The Tea Party Movement is an instance of “the politics of small things”–a version on the right.  I am not a supporter of the aims of this movement, as I was of the Dean and the Obama campaigns and the anti-war movement, and earlier of the democratic opposition in the former Soviet bloc.

In those instances of “the politics of small things,” I was very much both a participant and an observer.   I observed how real alternatives to existing practices were developed in ways that I strongly supported, i.e. the development of the Solidarity Trade Union Movement and Democratic opposition in Poland, the emergence of Barack Obama as President of the United States.  But even though I am not so involved or supportive of this new instance of the politics of small things, I recognize it for what it is.  People have been meeting each other, sharing opinions, discussing strategies, coordinating tactics and becoming clearly visible to each other and to outside observers.

Power has been created in these interactions.  This cannot be artificially manufactured.  It would not exist unless people willingly and actively took part.  The success of this depended upon active participants interacting with others and bringing themselves along.  Even if there are powerful forces behind this movement( see Frank Rich’s op-ed and Mayer article), its political power is primarily generated by people acting in concert, as they took part in the Town Hall meetings of the Summer of 2009 and in many other local and statewide movements and campaigns since, and in major demonstrations, such as the one Glenn Beck organized for September 12, 2009 in Washington and now again last weekend at his “Restoring Honor Rally.”

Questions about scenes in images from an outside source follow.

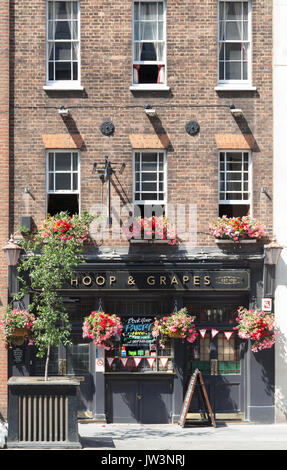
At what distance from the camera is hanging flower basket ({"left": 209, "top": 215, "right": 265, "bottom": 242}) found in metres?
19.0

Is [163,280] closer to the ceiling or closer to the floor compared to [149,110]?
closer to the floor

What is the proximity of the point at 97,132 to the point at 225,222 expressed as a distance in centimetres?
370

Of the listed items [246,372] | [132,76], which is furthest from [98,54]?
[246,372]

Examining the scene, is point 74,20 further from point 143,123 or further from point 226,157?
point 226,157

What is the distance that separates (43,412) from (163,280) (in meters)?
4.99

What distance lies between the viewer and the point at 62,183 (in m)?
19.6

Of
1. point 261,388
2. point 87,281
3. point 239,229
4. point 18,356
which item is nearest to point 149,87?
point 239,229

Ordinary people through their interactions with each other, especially as these interactions become visible through various media forms, have constituted a significant force on the American political arena.  They may not be in the majority.  It is quite possible that the Tea Party candidates are giving the Democrats a second life, notably Harry Reid in his campaign for reelection to the Senate in Nevada.  But the movement is a new and significant part of the political landscape, demanding attention, and influencing public life, confirming the power of the politics of small things.

In future posts I will analyze more details of this instance of the politics of small things: the degree to which it is or is not compromised by the powerful forces that support them, the degree to which this is an instance of the power of the powerless gone wrong, promoting ignorance, and the way that the politics of small things linked to demagogic leadership and a new form of media politics presents a clear and present danger, on the one hand, but perhaps a new opportunity for a sensible conservative social movement, on the other.